Gainey announced in January his administration would take steps to review non-profit tax exemptions which, he said, shields approximately a third of all city real estate from property tax payments. He noted then the process could take years to complete.
Two months later, Gainey says his office has reviewed about 10% of all tax-exempt properties and is committed to evaluating all of the remaining parcels. City Solicitor Krysia Kubiak said those identified so far represent approximately $3.5 million in annual tax revenue.
Pennsylvania law allows non-profits to claim tax exemptions on properties assuming they align with the organization's charitable mission. Critics argue pay-to-use parking lots and other forms of property used to generate revenue should not qualify.

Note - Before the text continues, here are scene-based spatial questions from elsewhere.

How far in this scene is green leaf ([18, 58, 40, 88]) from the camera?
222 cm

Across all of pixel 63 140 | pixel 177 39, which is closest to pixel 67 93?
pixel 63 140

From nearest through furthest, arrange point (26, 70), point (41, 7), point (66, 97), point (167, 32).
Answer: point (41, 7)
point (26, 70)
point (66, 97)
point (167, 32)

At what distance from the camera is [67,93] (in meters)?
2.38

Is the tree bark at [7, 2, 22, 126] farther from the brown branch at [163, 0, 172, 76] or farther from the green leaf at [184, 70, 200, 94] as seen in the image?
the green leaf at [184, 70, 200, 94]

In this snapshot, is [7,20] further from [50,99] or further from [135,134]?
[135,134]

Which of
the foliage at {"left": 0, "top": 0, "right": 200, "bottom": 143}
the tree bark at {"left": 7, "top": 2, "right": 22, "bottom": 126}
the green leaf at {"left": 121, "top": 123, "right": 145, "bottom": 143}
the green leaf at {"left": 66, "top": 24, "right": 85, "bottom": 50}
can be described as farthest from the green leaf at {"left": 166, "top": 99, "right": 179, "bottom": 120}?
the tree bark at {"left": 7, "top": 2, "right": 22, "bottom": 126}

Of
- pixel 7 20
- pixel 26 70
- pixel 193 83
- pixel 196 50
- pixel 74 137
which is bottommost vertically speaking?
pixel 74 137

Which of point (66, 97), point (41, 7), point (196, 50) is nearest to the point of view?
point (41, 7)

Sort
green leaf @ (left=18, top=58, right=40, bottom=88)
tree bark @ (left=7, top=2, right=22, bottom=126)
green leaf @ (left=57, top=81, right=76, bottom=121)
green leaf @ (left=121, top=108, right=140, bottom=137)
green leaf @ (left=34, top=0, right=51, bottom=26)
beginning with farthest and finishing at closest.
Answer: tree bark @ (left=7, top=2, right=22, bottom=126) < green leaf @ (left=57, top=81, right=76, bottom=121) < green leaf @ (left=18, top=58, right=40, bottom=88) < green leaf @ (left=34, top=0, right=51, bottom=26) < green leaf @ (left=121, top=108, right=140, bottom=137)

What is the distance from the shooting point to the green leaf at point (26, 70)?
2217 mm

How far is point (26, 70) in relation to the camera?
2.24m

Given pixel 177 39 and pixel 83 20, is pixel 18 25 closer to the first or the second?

“I made a promise to the people when I ran that in this city, we would be able to do the necessary work to ensure that all of our nonprofits meet their constitutional standard,” Gainey said.
Having identified the first slate of parcels, Kubiak said, the county must make its own assessment before hearings are scheduled to determine each case. Lengthy appeals processes could then play out in the court of common pleas.
“I hope that they work as diligently as we did and they uphold what we know to be true,” Gainey said.
Before Gainey committed to the city-wide review, citizens and watchdog groups have for years demanded stronger oversight of the city’s non-profit entities that enjoy a range of property and operating tax breaks.
Pittsburgh is home to multiple universities, museums and healthcare systems — some of which oversee sizable real estate portfolios. At the center of the public criticism is healthcare behemoth UPMC, which employs about 92,000 workers and operates an annual budget of more than $20 billion.
Following Gainey’s press conference today, Pittsburgh United’s Economic Justice Organizer Dan Davis issued a statement acknowledging the administration’s work as “a major step in the right direction,” but urging that they “leave no stone unturned” as they continue to review.
“UPMC has cheated our city for decades, using their charity status as a shield to deprive Pittsburghers of the tax dollars we are owed to reinvest in our transit, infrastructure, and schools,” Davis said.
UPMC did not immediately respond to a request for comment.